Action-Value Function¶

The Action-Value Function, often referred to as the \(Q\) value function in the RL, measures how good being in a particular state and taking a particular action is. Lets go through an example of this below.

Fig. 36 Example 2D top down terrain game. Image courtesy of The Hero’s Journey.¶

If we imagine ourselves as the character in the image above, and the objective is to enter the castle, we notice going up is the obvious move. If we attempt to go right, we remain in the same location and have wasted a single timestep. If we attempt to go down, we may lose a heart (assuming we cannot swim with all that heavy armour!). If we go left, then we go further away from the objective as we need to come back to the current state before going up. In this example the state is the current location of the character, the actions are up, right, down, and left and \(Q^\pi(S,\cdot)\) values could be \((9, 8, -11, 7)\) if we assume \(+10\) for reaching the goal, \(-10\) for entering the water, and a \(-1\) cost per action.

The relationship between \(V^\pi(S)\) and \(Q^\pi(S,A)\) is

\[\begin{equation} V^\pi(S) = \max_{A\in\mathcal{A}} Q^\pi(S,A), \end{equation}\]

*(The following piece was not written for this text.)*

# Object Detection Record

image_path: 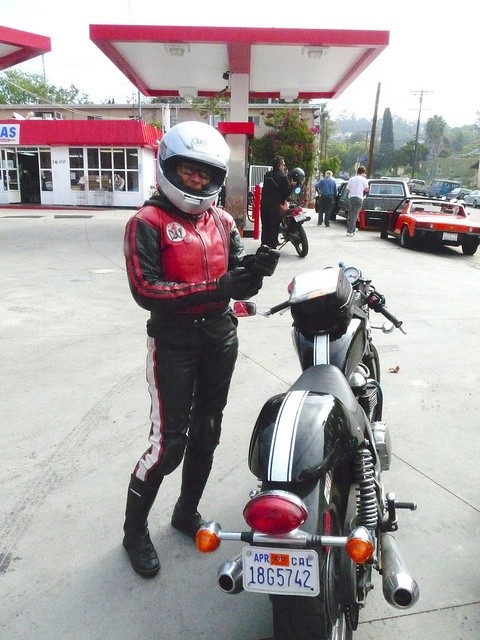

which makes sense as if we follow the optimal path defined by our policy which in turn is defined by taking the action with the highest \(Q\) value at every state, we should yield a good expected total discounted return which is the Value function. Coming back to our example vector of \(Q^\pi(S,\cdot) = (9, 8, -11, 7)\), we have in this example \(V^\pi(S) = 9\).

Now that we are equipped with the foundations of how to measure the goodness of a state and how to navigate through the state space by considering the state-action pair, we are set to look at methods for learning \(V^\pi,\ Q^\pi\), or even \(\pi\) directly.